Water heaters and heating/air-conditioning systems were remotely turned off for brief periods. The people in the households rarely if ever noticed, according to the follow-up survey.

Beamon's electric bill at his all-electric home totaled $29 last month. It's a small home, 800 square feet, plus his water heater is timed to run just an hour in the morning and evening.

The meters have two-way communication with the power distributor. That opens lots of possibilities, including the ability for a customer to know how much energy is consumed by, say, a washer and dryer, and when's the best time to use them.

Someday, the TVA system is expected to offer residents different prices for electricity depending on the season and time of day, providing an incentive to use power when it's plentiful and cheaper and to help TVA avoid the need to build new, polluting power plants.

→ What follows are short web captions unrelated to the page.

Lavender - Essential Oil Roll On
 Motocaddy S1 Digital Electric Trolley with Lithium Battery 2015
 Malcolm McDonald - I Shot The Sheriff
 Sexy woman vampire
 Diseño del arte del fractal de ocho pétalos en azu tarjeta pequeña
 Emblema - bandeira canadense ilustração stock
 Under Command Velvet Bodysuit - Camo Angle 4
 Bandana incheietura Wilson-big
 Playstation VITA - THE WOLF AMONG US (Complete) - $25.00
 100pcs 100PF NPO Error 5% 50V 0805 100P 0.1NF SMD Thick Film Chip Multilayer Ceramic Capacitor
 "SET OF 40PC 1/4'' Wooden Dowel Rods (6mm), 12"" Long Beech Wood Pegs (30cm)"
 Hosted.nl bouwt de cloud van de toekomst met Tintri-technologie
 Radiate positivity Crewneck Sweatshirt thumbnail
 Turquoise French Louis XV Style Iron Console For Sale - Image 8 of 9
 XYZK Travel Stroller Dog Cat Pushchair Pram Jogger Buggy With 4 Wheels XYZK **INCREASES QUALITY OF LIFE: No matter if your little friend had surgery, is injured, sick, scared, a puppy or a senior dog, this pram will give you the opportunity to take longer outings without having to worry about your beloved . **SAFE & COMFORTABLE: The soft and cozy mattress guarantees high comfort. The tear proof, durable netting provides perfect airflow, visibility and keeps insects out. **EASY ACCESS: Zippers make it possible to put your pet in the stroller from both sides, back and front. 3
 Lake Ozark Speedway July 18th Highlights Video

Customers could go online to see their energy use or get gizmos that alert them as the cost rises.

Benefits already seen

Officials at the Chattanooga utility studied smart meters and grids for about seven years before starting construction on a $170 million system, said Jim Ingraham, vice president of strategic planning.

A network also is being put in place that includes $60 million worth of electronics to offer customers broadband Internet, telephone and fiber optic television. It's all expected to pay for itself, with savings of $30 million a year projected.

Savings in operation costs already are being seen that benefit customers in the city-owned system, Ingraham said.

When high winds splintered trees and downed power lines two weeks ago, electricity for 10,000 customers was restored in seconds, thanks to the self-analyzing and self-correcting smart grid that's in place.

The fiber optics system and software located the problem, creating a different route for power to reach customers. As a result, time and money lost to interrupted power was saved, as was the cost of crews having to spend time finding the problem.

Chattanooga sets example

Chattanooga should have smart meters throughout its system within five years, officials say.

Nashville Electric Service, which sees benefits in smart meters, began looking into the possibility in earnest three years ago, said Tony Richman of NES.

With a customer base of about 350,000 — twice as many as in Chattanooga — NES has no solid plans but is part of discussions with TVA and other distributors on what to do.

In Clarksville, the public utility has begun installing a fiber optic network to its customers, although controversy has developed over related contracts.

TVA itself has a smart grid vision, but getting there is the issue. It is working with its 158 distributors, which have a variety of needs. Six pilot programs are planned this summer to help sort out how to proceed.

"Chattanooga's investment and leadership are a model for the rest of the (Tennessee) Valley," said Mike Ingram, TVA's senior manager for demand response.

TVA hopes to tap into federal stimulus money that includes $615 million for smart meter projects and more $3.3 billion for infrastructure.

Either way, Ingram said, it will proceed — just a bit more slowly without outside funding. The agency's goal is to put energy efficiencies in place by 2012 that would save 1,400 megawatts of electricity — the output of a large nuclear-powered generating plant.

Smart metering is part of the plan.

Reducing electricity use without sacrificing comfort or convenience is the real prize of a smart grid system, Chattanooga Electric Power Board's Ingraham said.

"The big thing about the smart grid is that it's an investment in the future," Ingraham said, "but it's an investment that is going to pay dividends now."